Back in 1939, one local brewery’s name was synonymous with sports in St. Louis. They sponsored broadcasts of pre-game and post-game baseball broadcasts on the radio and daily sports updates on five local radio stations. In fact, they practically wrote the book on sports sponsorships and broadcasts. No, it wasn’t Anheuser-Busch.

Sports reporting was a big deal in 1939. There were regular, daily sports programs on KMOX, KWK, KXOK, WIL and WEW. Those men who anchored the shows were well-known among fans, so much so that the Hyde Park Brewery sponsored the shows and then took out adds in local newspapers and The Sporting News telling listeners where and when to tune in for a dose of sports.

While no breweries were involved in sponsoring play-by-play (Those sponsorships were snapped up by companies like General Mills, The Independent Packing Company and Socony-Vacuum Oil Company) Hyde Park managed to snag sponsorships of pre-game and post-game shows on KWK and KMOX, both of which carried the home games.

In those days, the radio play-by-play broadcasts were only of the home games played at Sportsman’s Park at Grand and Dodier. St. Louis had two teams then, so there were broadcasts practically every day of either the Cardinals or the Browns.
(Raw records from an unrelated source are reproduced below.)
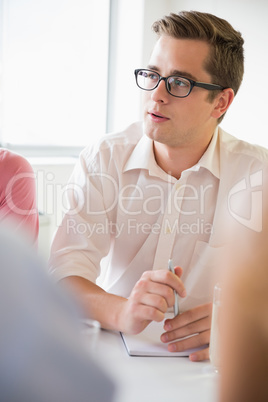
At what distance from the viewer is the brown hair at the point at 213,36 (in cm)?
163

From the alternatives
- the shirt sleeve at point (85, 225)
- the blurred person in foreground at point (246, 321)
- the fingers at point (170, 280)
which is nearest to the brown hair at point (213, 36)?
the shirt sleeve at point (85, 225)

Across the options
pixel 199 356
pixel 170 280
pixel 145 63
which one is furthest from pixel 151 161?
pixel 145 63

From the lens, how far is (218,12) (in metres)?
2.86

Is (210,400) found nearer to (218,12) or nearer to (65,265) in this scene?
(65,265)

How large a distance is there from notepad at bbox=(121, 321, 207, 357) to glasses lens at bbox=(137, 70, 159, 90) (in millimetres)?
820

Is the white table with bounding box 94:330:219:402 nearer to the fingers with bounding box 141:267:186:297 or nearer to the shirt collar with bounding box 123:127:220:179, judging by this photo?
the fingers with bounding box 141:267:186:297

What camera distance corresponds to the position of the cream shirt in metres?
1.60

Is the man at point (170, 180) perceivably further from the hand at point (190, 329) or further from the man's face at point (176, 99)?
the hand at point (190, 329)

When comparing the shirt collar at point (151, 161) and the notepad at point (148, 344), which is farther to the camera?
the shirt collar at point (151, 161)

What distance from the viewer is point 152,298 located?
109cm

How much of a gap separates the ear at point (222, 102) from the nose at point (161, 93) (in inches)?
10.0

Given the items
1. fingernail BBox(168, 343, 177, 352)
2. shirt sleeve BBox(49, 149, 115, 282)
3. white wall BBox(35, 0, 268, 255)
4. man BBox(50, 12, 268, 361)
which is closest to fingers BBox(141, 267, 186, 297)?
Result: fingernail BBox(168, 343, 177, 352)

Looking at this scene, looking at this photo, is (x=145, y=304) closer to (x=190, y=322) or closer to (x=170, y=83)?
(x=190, y=322)

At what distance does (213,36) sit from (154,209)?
0.63m
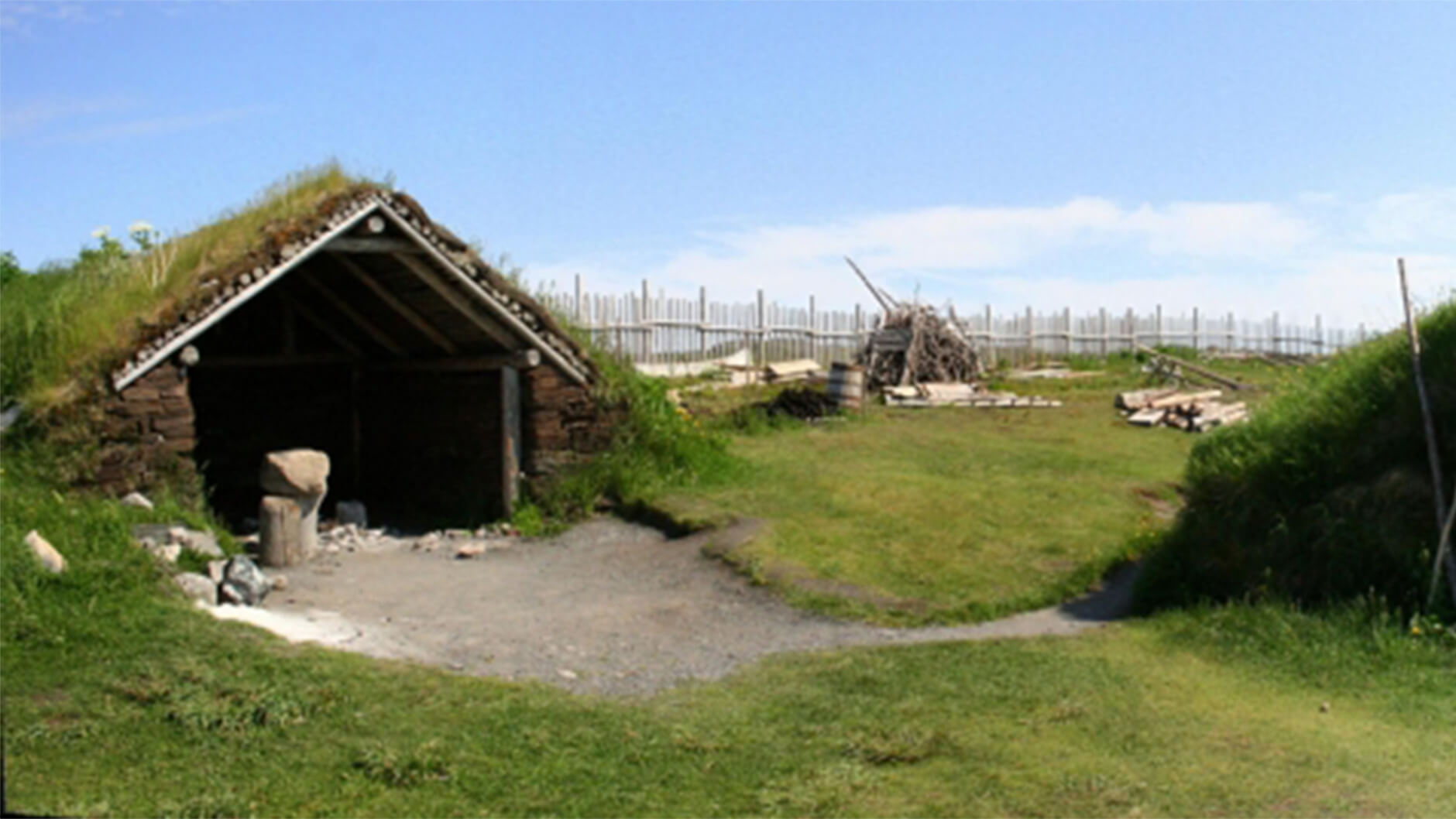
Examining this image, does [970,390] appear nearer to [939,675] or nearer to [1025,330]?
[1025,330]

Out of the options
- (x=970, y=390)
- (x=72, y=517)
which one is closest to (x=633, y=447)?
(x=72, y=517)

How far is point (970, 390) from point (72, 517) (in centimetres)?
1796

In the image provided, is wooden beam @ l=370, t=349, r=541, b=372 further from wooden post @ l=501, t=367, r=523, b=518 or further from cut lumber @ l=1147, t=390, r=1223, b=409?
cut lumber @ l=1147, t=390, r=1223, b=409

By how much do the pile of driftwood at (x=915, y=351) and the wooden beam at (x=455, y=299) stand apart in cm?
1323

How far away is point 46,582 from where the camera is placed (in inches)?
364

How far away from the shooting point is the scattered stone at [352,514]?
624 inches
Interest in the Browns probably waned quickly during the 1939 season. The team ended the year with a won-lost record of 43 – 111, some 64 ½ games out of first place. The Cardinals had a respectable 92 – 61 season.

And the ads for Hyde Park Beer seemed to be everywhere, every day. In addition to the ads heard around the game broadcasts, the Hyde Park Brewery sponsored three daily sports reports on KWK, two daily reports on KXOK, eight reports a day on WIL and a daily sports report on WEW. The latter station is particularly interesting since it was owned by St. Louis University, a Jesuit institution, but beer ads ran on it.

These sponsorships underwrote the programs of all of St. Louis’ celebrity sports broadcasters at the time: Alex Buchan, Cy Casper, Bill Durney, Allen Franklin, France Laux, Herb MacCready, Neil Norman, Johnny O’Hara and Ray Schmidt.

To be sure, there were many other beers brewed in St. Louis, but Hyde Park’s radio advertising was pervasive because of its identification with sports.